Записано со слов Великого Пекинеса Ян Чжу-цзы с безразлично-молчаливого благословения Великого Пекинеса Чун Чун-цзы в год плодовитой свиньи – 2007 от рождения Иисуса Христа
(16. 02. 2007 – ……… )
ДЕЙСТВУЮЩИЕ ЛИЦА
Схимники-огородники:
ЯН ЧЖУ-цзы,
Великий Пекинес, живое воплощение льва Бодхисаттвы Манджушри. Древнекитайцы вывели эту бесстрашную собачку, скрестив маленькую обезьянку с могучим «царем зверей». Великий Будда, созерцая сей смелый эксперимент, несомненно, возрадовался его результату. Прикоснувшись ко лбу новорожденного «львенка», Победитель Смерти оставил на нем темное пятнышко (палец Будды), из века в век украшающее всех его мудропушистых потомков.
КОСТЯ,
вольнопасущийся мудрокот, хитрый, но белоснежный, Рыцарь сонного царства, Мастер Дхьяны.
ПИ-ПУ,
вислоухий кролик, мудронаивный, но беспредельно отважный, Рыцарь морковки и капустного листа, Мастер Дхьяны.
НЕРАЗУМНЫЙ,
слуга Великого Пекинеса, его послушный ученик и благоговейный почитатель.
Соседские КУРЫ,
террористически мыслящие птицы, дерзко и сквозь дырку в заборе совершающие набеги на суверенные грядки схимников-огородников.
Вальяжные УТКИ с другого конца деревни.
ДОМОХОЗЯЙКИ всех мастей, конфессий и кулинарных склонностей.

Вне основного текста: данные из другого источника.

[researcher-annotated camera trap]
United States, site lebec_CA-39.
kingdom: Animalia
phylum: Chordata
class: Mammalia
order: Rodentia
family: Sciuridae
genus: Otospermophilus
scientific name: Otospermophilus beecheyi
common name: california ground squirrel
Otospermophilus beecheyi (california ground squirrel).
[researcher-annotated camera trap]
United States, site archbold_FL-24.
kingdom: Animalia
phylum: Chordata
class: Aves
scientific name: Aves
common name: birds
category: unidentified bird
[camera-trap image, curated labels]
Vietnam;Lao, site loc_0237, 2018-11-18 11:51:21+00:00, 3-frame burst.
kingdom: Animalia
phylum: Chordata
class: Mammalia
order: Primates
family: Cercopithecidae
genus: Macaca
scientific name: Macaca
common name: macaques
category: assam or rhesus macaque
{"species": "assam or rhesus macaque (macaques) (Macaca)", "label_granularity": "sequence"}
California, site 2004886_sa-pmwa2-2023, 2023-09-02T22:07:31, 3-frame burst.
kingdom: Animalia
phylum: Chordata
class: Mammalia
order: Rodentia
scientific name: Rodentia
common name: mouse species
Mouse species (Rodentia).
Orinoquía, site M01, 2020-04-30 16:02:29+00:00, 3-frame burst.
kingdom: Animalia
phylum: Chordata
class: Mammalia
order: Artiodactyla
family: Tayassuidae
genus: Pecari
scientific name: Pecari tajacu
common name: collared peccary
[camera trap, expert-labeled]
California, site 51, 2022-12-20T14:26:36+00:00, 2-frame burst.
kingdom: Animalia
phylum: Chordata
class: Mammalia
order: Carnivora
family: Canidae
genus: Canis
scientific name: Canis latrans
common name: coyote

Место действия: огород схимников.
ЦЕЛИ и ЗАДАЧИ
Благороднейшей целью настоящего повествования Великий Пекинес полагает ее полное отсутствие. Наиглавнейшей же задачей Мудропушистый считает выражение глубочайшего уважения всем, кто стучался в Небесные Двери, а особенно тем, кому они с радостью приоткрылись.
ПРЕДУВЕДОМЛЕНИЕ
Вдумчивым домохозяйкам уж точно известно, что фундаментальную Реальность нельзя зафиксировать ни мыслью, ни словом, ни печатью в паспорте. Знание о Дао в любом случае иллюзия. И хотя знание об этом есть иллюзия еще большая, потомкам Адама и Евы, в чьих сердцах пылает божественное пламя Истины, не остается ничего иного, как снова и опять идти в этом знании до его обманчивого предела. Вот и Лао-цзы, беззаботно нарушая собственную заповедь (Кто понимает это, не говорит об этом (гл.56)), оставляет хранителю пограничного перевала книгу в пять тысяч иероглифов про безымянное Дао. Вот и Будда Шакьямуни щедро одаривает человечество тремя корзинами текстов, посвященных недуальной Дхарме, которую никакое знание отразить, в принципе, не способно. Очевидно, вопрос всех вопросов не в том, что Дао нельзя «ухватить» условными представлениями, а в том, как близко можно «подобраться» к нему с их помощью. Ведь эго-мышление вполне в состоянии вплотную подойти к своим собственным границам, а при избытке в сердце-уме отваги и искренности, перешагнуть их, пустившись в плавание по бескрайнему океану Великой Пустоты. Обретя в этом странствии опыт отсутствия опыта, сие «отсутствие» всегда найдет способ собственного выражения, и тот, кто сподобился «претерпеть» в своем организме столь восхитительную трансформацию, имеет полное право оставить свои «пять тысяч иероглифов» на пограничном перевале между жизнью и смертью.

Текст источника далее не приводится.